En la tónica del cambio de comensales, este lunes fue el turno de los ex columnistas del frustrado diario público. Ellos se fueron dando el portazo cuando recibieron una disposición que contenía el índex de materias prohibidas, vale decir, los temas que no podían ser tocados y a los que no debían hacer alusión en sus columnas. Seguir escribiendo en esas condiciones era simplemente inaceptable para personas que, aunque en su mayoría apoyan al actual proceso y al líder único, saben adonde puede conducir el endoso de la libertad y de la autonomía. Por eso, sin contar con sindicato, actuaron como que fueran parte de uno y tomaron la vía que les aconsejaban sus conciencias y sus principios. Algunos de ellos habrán estado en desacuerdo con considerar a lo público como sinónimo de gubernamental, a la información como equivalente a propaganda y a la opinión como apología. No lo dijeron en su momento, pero un sabroso almuerzo ofrece una buena oportunidad para hacerlo. ¿Será que alguien se atreve?
Desde el punto de vista del lector es penosa la pérdida de un grupo en el que había valiosos columnistas. Lo es también desde la perspectiva del pluralismo y la democracia, que exigen muchas voces que sostengan sus propios puntos de vista y que discrepen abiertamente. A pesar de la exigua circulación de El Telégrafo, quienes allí escribían podían constituirse en el referente ilustrado de una revolución huérfana de ideas y cada vez más enredada en la insustancial palabrería sabatina.

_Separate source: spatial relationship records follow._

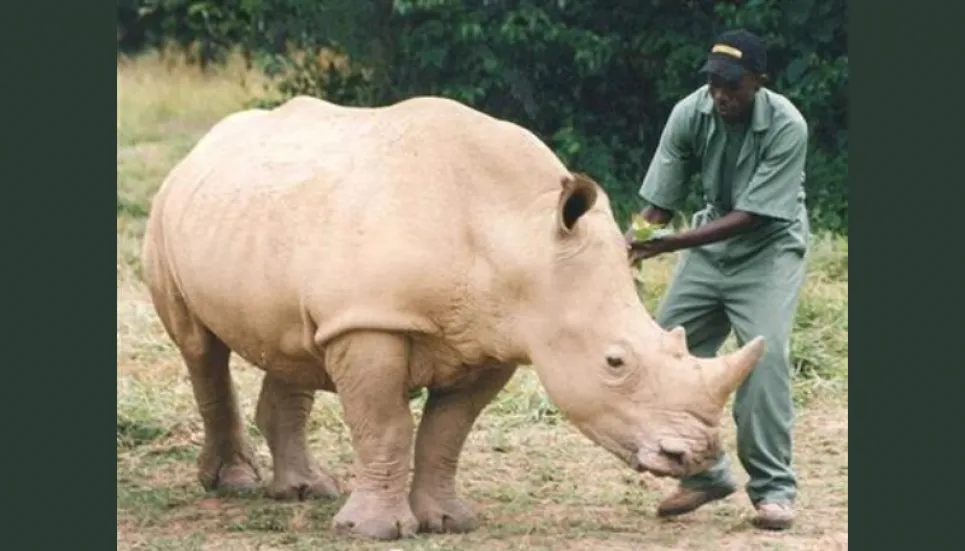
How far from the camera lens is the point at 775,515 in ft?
29.1

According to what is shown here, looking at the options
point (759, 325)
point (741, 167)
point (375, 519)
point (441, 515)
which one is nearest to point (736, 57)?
point (741, 167)

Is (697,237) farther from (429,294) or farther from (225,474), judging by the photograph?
(225,474)

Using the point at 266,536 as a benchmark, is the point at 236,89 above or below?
below

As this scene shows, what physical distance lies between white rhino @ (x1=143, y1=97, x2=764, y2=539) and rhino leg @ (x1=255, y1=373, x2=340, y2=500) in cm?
53

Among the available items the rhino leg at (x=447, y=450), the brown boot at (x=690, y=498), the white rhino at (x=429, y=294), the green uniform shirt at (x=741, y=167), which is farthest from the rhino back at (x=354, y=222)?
the brown boot at (x=690, y=498)

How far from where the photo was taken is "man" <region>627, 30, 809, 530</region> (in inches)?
346

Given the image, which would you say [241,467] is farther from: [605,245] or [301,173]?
[605,245]

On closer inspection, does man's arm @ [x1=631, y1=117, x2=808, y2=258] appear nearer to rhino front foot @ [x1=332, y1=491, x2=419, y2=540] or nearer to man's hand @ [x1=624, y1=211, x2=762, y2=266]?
man's hand @ [x1=624, y1=211, x2=762, y2=266]

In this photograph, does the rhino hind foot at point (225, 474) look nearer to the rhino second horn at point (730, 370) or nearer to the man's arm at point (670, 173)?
the man's arm at point (670, 173)

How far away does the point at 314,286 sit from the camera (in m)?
8.45

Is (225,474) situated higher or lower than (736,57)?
lower

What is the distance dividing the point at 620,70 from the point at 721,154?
Answer: 7.92 m

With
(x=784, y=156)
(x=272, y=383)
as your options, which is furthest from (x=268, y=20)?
(x=784, y=156)

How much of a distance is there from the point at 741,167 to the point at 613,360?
4.06 feet
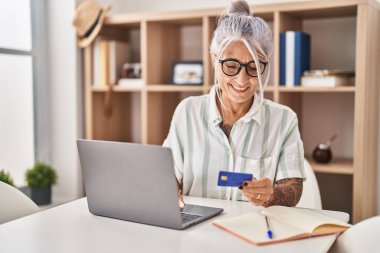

La invitación a compartir el menú del día los coloca frente al dilema de defender los principios por los que se fueron o volver, atraídos por el encanto de la flauta presidencial, sin que las condiciones hayan cambiado en lo más mínimo. Es obvio, la invitación no será solamente para disfrutar de las habilidades del chef belga ni para hacerse una que otra broma entre viejos y nuevos amigos.